Here we present evidence that even though transposable elements are typically considered deleterious and are depleted from most types of functional sequence, they have broadly impacted CTCF binding and contribute strongly to divergent chromatin looping in human and mouse with concomitant effects on variable gene expression. TE amplification has shaped the 3D genomic landscape throughout mammalian evolution by distributing novel CTCF-binding sites throughout host genomes. Under the right conditions, these may divert CTCF from existing binding sites and create novel chromatin loops that in turn influence gene regulation. Although most studies have focused on the impact of CTCF-enriched TE types to the genome, we find evidence that all TE types with an embedded CTCF motif may affect chromatin looping, and that the genomic magnitude of their effects reflects their abundance and the strength of the CTCF motif they carry. We present direct evidence to contradict the longstanding assumption that TE activity has had little effect on CTCF binding within primates. On the contrary, we demonstrate that TE activity has contributed ~1/3 of active CTCF-binding sites in both the human and mouse genomes, while CTCF-enriched TE types represent only a minority of TE-derived CTCF-binding sites in the human genome. Furthermore, estimated age distributions for many enriched TE types predate rodent–primate divergence by a significant margin, suggesting that TE expansions have contributed novel CTCF-binding sites throughout mammalian evolution. Our results show that these sites often create looping variations with the potential to alter TADs and gene regulatory neighborhoods.

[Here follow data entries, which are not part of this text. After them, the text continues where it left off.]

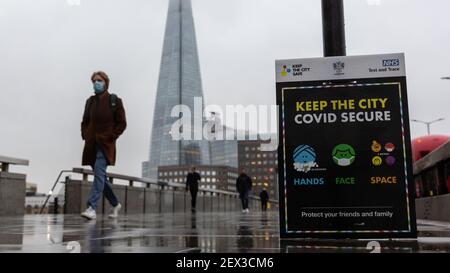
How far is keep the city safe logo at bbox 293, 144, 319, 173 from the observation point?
3.85 m

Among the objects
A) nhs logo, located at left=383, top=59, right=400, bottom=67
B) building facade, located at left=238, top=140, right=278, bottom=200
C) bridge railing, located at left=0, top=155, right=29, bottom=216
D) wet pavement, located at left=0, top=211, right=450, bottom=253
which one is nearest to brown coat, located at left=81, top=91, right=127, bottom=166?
wet pavement, located at left=0, top=211, right=450, bottom=253

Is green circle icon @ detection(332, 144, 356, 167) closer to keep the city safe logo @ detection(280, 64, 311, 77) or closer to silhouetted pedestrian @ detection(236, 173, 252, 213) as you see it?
keep the city safe logo @ detection(280, 64, 311, 77)

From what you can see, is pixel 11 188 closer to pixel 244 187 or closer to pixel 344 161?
pixel 344 161

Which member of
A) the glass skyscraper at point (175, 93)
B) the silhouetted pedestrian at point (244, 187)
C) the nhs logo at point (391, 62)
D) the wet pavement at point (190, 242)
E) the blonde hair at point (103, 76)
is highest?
the glass skyscraper at point (175, 93)

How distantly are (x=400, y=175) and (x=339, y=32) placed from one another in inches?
52.9

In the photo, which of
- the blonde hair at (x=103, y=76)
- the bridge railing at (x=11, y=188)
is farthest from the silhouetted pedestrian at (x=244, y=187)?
the blonde hair at (x=103, y=76)

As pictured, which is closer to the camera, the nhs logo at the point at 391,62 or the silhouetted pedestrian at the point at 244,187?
the nhs logo at the point at 391,62

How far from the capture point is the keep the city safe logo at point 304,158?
3.85 m

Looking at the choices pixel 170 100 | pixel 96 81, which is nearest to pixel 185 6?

It seems likely that amplification of TE types containing a strong CTCF motif may divert CTCF binding from nearby existing sites with weaker motifs, thus altering loop formation within their host genome. The results of two recent studies40,41 support this hypothesis by demonstrating experimentally that gain of TE-derived CTCF-binding sites or subsequent loss of CTCF binding at a nearby site can directly lead to formation of alternate chromatin loops. We demonstrate that TE-derived and native CTCF-binding sites are functionally equivalent as loop anchors, thus their net effect on genome structure and function likely scales with their distance from the existing CTCF sites they supplant. If sufficiently close together, the biological effects of a TE-driven CTCF insertion may be negligible, as exemplified by recently described conserved chromatin loops anchored by species-specific TE-derived CTCF sites41. While the net effect of these events may be selectively neutral, the functional redundancy these sites introduce may provide an evolutionary “safety net” that aids in maintaining higher-order chromatin structure. Indeed, these sites may actually accelerate CTCF-binding site turnover by decreasing selective pressure on neighboring sites while still having relatively little effect overall chromatin structure. At larger distance scales, the functional consequences of novel loops likely depend on the magnitude of any effects they have on TAD boundary formation. For example, TAD variability that causes differential inclusion of genes is likely to produce differential gene expression. This was recently confirmed in a study demonstrating that HERV-H elements introduce dynamic TAD boundaries in differentiating human cardiomyocytes, and these variable TADs contribute directly to expression changes in key cardiac genes40. We further show that smaller-scale changes in looping, at the sub-TAD level, may generate observable effects on gene expression by altering the regulatory neighborhoods of their target genes. These may elicit differential gene expression by refining enhancer–promoter contacts, thus changing how genes are used across cell types and species, or how they are regulated in response to environmental stimuli.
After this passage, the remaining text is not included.